■ Source excerpt:
_ _ _ _

Introducing Visual Perception Token into Multimodal Large Language Model

March 6, 2025 · View on GitHub

TL;DR (1) - Allow the MLLM to control its own vision perception process.

TL;DR (2) - Treat visual perception as a function calling process and control the perception process through Visual Perception Tokens. The MLLM outputs Visual Perception Tokens in the same manner as natural language tokens.

[Paper] [Models] [Datasets]

Graphical Abstract

🔧 The image illustrates two types of Visual Perception Tokens. The Region Selection Token carries explicit semantic information, representing important regions with bounding boxes, while the Vision Re-Encoding Token lacks semantic information. Instead, the Vision Projector extracts control information directly from its hidden state. The inference process incorporating Visual Perception Tokens can be divided into three stages. First, the MLLM generates Visual Perception Tokens based on the image and the given question. Next, the Vision Branches perform a second perception of the image guided by the Visual Perception Tokens. Finally, the MLLM utilizes the Vision Features obtained from both perception stages to answer the question.

_ _ _ _

■ Listed records:
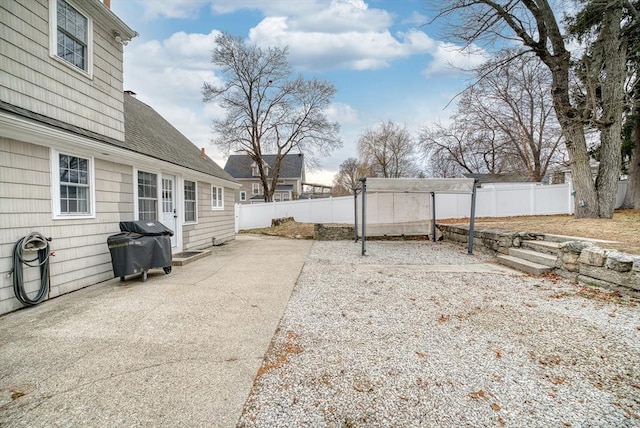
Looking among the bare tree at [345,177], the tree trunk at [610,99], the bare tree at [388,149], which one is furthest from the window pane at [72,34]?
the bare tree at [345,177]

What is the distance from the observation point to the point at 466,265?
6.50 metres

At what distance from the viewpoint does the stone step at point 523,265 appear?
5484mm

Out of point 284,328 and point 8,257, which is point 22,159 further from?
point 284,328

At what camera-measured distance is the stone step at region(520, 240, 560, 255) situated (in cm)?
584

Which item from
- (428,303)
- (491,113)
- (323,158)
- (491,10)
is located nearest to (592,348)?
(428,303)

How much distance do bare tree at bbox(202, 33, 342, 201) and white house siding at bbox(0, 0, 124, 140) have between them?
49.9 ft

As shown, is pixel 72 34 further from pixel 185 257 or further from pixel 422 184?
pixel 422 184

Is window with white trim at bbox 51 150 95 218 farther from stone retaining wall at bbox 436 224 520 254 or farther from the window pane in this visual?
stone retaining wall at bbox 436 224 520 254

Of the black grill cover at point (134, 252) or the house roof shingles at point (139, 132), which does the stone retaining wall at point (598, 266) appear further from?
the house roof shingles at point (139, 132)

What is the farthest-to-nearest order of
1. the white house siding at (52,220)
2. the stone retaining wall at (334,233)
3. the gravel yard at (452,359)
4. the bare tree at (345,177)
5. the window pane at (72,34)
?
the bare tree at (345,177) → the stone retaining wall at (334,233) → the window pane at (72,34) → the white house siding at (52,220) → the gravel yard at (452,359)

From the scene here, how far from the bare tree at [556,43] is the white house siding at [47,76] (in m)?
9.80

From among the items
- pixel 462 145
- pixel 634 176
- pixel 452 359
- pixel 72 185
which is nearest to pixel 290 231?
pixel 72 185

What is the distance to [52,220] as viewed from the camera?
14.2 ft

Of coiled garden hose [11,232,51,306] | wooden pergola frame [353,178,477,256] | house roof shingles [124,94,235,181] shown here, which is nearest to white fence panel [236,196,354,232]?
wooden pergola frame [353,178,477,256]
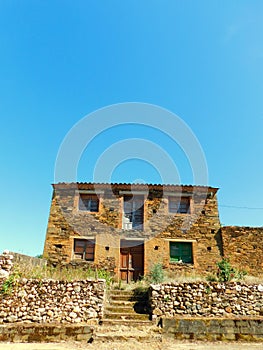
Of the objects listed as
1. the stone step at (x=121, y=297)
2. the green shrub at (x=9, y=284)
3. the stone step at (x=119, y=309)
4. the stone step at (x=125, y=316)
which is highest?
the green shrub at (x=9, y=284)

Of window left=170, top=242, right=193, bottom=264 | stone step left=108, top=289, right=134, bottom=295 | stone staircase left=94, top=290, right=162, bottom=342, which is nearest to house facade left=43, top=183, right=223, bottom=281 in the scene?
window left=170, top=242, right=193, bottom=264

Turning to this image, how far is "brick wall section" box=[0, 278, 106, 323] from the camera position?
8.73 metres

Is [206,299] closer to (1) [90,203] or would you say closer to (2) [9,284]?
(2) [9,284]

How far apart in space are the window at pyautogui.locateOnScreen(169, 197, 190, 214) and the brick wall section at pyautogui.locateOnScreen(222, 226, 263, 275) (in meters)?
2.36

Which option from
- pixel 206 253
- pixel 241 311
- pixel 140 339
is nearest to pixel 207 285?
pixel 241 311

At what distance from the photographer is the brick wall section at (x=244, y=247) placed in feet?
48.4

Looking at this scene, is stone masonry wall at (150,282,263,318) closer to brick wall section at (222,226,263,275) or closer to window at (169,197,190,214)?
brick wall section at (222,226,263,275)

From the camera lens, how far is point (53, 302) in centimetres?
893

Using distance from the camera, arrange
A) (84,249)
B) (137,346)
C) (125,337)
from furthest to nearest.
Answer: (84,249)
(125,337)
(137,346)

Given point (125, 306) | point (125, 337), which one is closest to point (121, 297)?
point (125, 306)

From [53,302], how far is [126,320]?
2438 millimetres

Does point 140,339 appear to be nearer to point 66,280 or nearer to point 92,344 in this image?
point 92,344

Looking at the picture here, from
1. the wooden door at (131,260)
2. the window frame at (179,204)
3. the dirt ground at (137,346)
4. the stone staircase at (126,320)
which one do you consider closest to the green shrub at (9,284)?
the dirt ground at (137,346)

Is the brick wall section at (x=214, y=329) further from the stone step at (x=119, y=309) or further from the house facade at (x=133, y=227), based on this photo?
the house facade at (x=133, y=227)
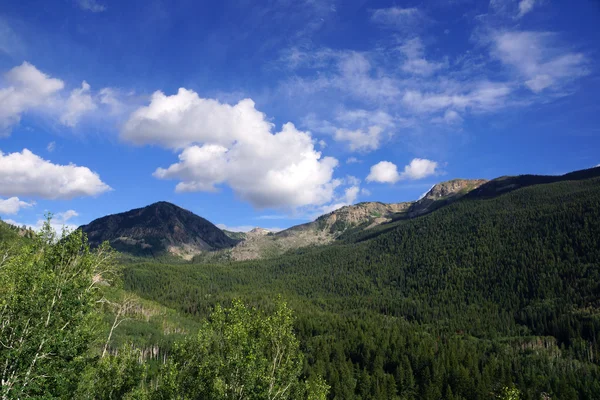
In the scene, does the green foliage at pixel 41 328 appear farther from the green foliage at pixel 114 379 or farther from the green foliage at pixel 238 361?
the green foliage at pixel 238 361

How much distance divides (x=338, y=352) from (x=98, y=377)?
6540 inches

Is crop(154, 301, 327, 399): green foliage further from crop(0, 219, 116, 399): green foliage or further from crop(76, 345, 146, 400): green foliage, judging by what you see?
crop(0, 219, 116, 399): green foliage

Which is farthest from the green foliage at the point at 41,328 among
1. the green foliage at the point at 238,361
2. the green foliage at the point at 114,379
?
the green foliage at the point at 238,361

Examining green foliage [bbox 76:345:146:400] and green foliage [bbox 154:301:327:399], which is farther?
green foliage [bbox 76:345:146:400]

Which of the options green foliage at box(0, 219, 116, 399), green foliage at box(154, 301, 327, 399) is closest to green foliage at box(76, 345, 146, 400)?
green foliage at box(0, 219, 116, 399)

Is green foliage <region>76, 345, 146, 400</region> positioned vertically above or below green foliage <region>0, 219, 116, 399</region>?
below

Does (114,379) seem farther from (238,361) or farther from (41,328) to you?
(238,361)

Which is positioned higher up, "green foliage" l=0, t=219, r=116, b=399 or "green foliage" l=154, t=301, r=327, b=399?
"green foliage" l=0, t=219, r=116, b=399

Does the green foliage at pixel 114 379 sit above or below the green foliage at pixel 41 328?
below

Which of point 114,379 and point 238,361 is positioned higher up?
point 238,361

_ _ _ _

■ Exercise objective:
Continue the write-up on Visual Perception Tokens, starting right after its final sentence. The records stand apart from the text and have no connection to it.

■ The response:
👍 Performance comparison of MLLMs with and without Visual Perception Tokens. Datasets marked with ``*'' are not used in the training process. A 2B model with Visual Perception Tokens can even outperform the 7B model without Visual Perception Tokens.

👍 Examples collected from the testing sets. The responses were generated by the 7B model and the 2B+VPT model.

Inventory
Environment Setup
Training and Evaluation

Inventory

Models

Model	Stage	Base Model	Finetuned Modules	#Total Params	Download Link
Qwen2-VL-2b-VPT-Det-Alignment	After Alignment	Qwen/Qwen2-VL-2B-Instruct	Projector	2.75B	🤗 HuggingFace Model
Qwen2-VL-2b-VPT-Seg-Alignment	After Alignment	Qwen/Qwen2-VL-2B-Instruct	Projector	2.76B	🤗 HuggingFace Model
Qwen2-VL-2b-VPT-CLIP	After Instruction Tuning	Qwen/Qwen2-VL-2B-Instruct	All	2.45B	🤗 HuggingFace Model
Qwen2-VL-2b-VPT-Det	After Instruction Tuning	Qwen2-VL-2b-VPT-Det-Alignment	All	2.75B	🤗 HuggingFace Model
Qwen2-VL-2b-VPT-Det-NoPrompt	After Instruction Tuning	Qwen2-VL-2b-VPT-Det-Alignment	All	2.75B	🤗 HuggingFace Model
Qwen2-VL-2b-VPT-Seg	After Instruction Tuning	Qwen2-VL-2b-VPT-Seg-Alignment	All	2.76B	🤗 HuggingFace Model
Qwen2-VL-7b-VPT-CLIP	After Instruction Tuning	Qwen/Qwen2-VL-7B-Instruct	LoRA-r512	8.32B	🤗 HuggingFace Model

Our model can be categorized into two types based on the training stage. In cases where an additional vision encoder is required, an extra alignment step is performed. The aligned model then serves as the starting point for the subsequent instruction tuning process.
The 7B model is fine-tuned using LoRA. The released model has already been merged.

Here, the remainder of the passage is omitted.